Una tradición similar de venerar a Cristo muerto surgió en España, con obras llamadas Crist yacente (el Cristo yacente), marcada quizás más notablemente por la obra de principios del siglo XVII, El Cristo Muerto de El Pardo en Madrid de Gregorio Fernández. En general, estas representaciones del Crucificado fueron bastante viscerales en la inclusión de la sangre y la naturaleza retorcida de los miembros de Cristo forjados por horas en una cruz.
Sin embargo, efigies similares de Cristo aparecieron antes que estas, como contemporáneas de los sepulcros de Alsacia, en el entonces Reino de Aragón, en Cataluña. Al servicio de Pedro IV de Aragón, a mediados del siglo XIV florecieron dos artistas destacados, Aloi de Montbrai y Jaume Cascalls. A sus talleres góticos se les atribuyen la ejecución de cristos yacentes. Si bien Cascalls hoy es mejor recordado por su "Cabeza de Cristo", Montbrai se destacó especialmente por su dominio de representar la anatomía precisa en alabastro.
Cristo yacente, Iglesia de San Félix, Gerona (1350)
A menudo, estas esculturas cumplían una doble función: conmemorar a Cristo y servir de marco fúnebre para una tumba, de forma similar a las tumbas alsacianas para obispos. En el monasterio benedictino de San Daniel de Gerona, Aloi de Montbrai realizó un sarcófago de alabastro cromado (imagen anterior) a modo de Cristo para una tumba con los restos de un mártir, Daniel. Aunque carecen del dinamismo de los sepulcros posteriores, estos sepulcros catalanes también impulsaron la contemplación de Aquel que dio su vida en rescate por muchos (Mc. 10, 45).
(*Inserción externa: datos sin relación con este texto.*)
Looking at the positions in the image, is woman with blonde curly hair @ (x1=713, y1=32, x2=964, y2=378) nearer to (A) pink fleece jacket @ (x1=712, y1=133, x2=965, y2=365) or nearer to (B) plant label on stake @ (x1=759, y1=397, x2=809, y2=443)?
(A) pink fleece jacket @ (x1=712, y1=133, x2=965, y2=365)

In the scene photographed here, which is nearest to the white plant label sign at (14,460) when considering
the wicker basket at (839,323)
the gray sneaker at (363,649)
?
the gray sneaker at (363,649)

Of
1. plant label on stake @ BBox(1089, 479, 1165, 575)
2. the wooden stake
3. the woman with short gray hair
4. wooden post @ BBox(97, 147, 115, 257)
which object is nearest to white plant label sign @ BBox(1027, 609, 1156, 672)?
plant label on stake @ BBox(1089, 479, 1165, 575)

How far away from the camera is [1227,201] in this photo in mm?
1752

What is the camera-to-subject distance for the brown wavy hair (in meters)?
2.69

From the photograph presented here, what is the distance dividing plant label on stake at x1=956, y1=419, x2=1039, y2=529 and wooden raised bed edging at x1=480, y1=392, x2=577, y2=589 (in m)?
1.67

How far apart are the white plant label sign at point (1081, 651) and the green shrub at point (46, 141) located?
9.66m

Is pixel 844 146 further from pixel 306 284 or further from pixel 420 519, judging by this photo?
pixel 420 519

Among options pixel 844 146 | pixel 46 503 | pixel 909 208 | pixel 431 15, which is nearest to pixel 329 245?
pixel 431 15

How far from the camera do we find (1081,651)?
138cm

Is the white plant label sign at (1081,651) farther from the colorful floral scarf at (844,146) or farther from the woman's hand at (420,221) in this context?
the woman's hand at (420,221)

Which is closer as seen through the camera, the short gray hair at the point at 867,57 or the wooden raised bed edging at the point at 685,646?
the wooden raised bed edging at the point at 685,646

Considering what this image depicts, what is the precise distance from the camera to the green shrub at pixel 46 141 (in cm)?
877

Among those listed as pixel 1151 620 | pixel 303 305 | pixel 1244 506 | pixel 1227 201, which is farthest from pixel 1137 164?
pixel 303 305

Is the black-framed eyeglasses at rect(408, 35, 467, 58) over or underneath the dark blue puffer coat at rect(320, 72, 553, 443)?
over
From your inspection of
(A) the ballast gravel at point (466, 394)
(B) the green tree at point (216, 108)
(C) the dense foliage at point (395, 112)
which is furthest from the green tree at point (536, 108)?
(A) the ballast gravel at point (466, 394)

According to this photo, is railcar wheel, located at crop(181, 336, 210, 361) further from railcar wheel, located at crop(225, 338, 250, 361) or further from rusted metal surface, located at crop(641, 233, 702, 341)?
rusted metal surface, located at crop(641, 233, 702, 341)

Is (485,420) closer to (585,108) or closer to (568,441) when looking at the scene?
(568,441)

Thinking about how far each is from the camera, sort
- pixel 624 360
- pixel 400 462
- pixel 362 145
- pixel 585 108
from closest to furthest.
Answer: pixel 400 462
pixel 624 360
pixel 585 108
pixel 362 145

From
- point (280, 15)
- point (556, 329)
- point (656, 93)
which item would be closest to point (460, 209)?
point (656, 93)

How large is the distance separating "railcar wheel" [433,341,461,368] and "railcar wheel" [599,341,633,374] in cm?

El sufrimiento del populacho medieval y el despertar religioso que engendró quedó debidamente reflejado en estas imágenes del Cristo sufriente. En el monumento del Santo Sepulcro en la iglesia alsaciana de Saint-Dominique en Vieux-Thann, la efigie de Cristo fue una que adquirió sorprendentes características humanas. La figura demacrada del Cristo yacente revela su caja torácica y las venas a lo largo de ambos brazos. Aquí volvemos a la idea de kénosis; Cristo, por fin muerto, es puesto en una cueva, tal como nació en una cueva. Aquí en la muerte, los efectos de su Pasión brutalmente evidentes, se ve cómo se vació por completo de sí mismo: la kénosis.
En última instancia, estas imágenes no existen por el arte, sino en beneficio de los fieles, que ven no sólo el Cuerpo de Cristo, la última reliquia, sino un espejo de sí mismos, aquellos que soportaron tanto sufrimiento físico con pocas esperanzas de escapar de su dura vida. Su único escape, uno que podríamos ver buscar hoy, fue unir sus penas con Aquel que subsumió los pecados del mundo.
Rostro de Cristo, Santo Sepulcro en la abadía de Maigrauge, c. 1330.